2022 est une année terrible pour le blé et le tournesol, mais 2023 s’annonce déjà tout aussi problématique: il y aura moins de semences

La guerre en Ukraine impacte déjà le marché du blé et du tournesol de 2023. Les importations de semences, pour la prochaine production, sont difficiles, et la récolte actuelle est décimée par la guerre. En France, premier exportateur mondial de semences, les prix attractifs du marché des semences ont poussé les producteurs à la vente, ce qui causera des troubles sur le marché l’année prochaine.

Avec la guerre en Ukraine, le boycott de la Russie, les sécheresses, la chaleur et puis l’interdiction d’exportation qui a cours en Inde, sans oublier une autre sécheresse suivie de pluies trop fortes aux États-Unis, l’approvisionnement en denrées alimentaires, principalement en céréales, est mis à rude épreuve. Les récoltes (ayant lieu à différents moments de l’année, selon les zones géographiques) sont mauvaises, et il y a moins de produits disponibles sur le marché mondial. Voilà pour l’année 2022.

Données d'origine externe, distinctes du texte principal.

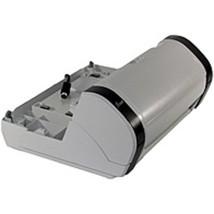Fujitsu PA03540-D201 Post Imprinter for Scanner - $1,307.14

Pour 2023 et 2024, un autre souci pour l’approvisionnement mondial en denrées alimentaires se profile déjà à l’horizon : il y aura moins de semences, ce qui aura un impact sur les prochaines récoltes.

Ukraine

La production de semences est un procédé assez simple : la plante produit des graines, qui sont utilisées pour produire de l’huile (de tournesol, de colza, etc.), de la farine (de blé, d’épeautre, etc.) ou d’autres produits en aval. Mais ces graines peuvent aussi être plantées pour produire une nouvelle plante. Il y a des « agriculteurs multiplicateurs » qui consacrent une partie de leur récolte à la production de telles graines à replanter. Ils travaillent notamment avec des entreprises semencières qui vendent ces graines à d’autres cultivateurs.

La France est le plus important exportateur mondial de semences. En 2020, le pays en a produit sur 120.000 hectares, devant l’Allemagne et l’Espagne avec 115.000 pour chacun de ces pays. Quant à l’Ukraine, grenier à blé de l’Europe et pays du tournesol, elle en a produit sur 70.000 hectares, rappellent Didier Nury et Rachel Blumel, respectivement vice-président et directrice générale de l’Union française des semenciers (UFS), cités par BFM Business.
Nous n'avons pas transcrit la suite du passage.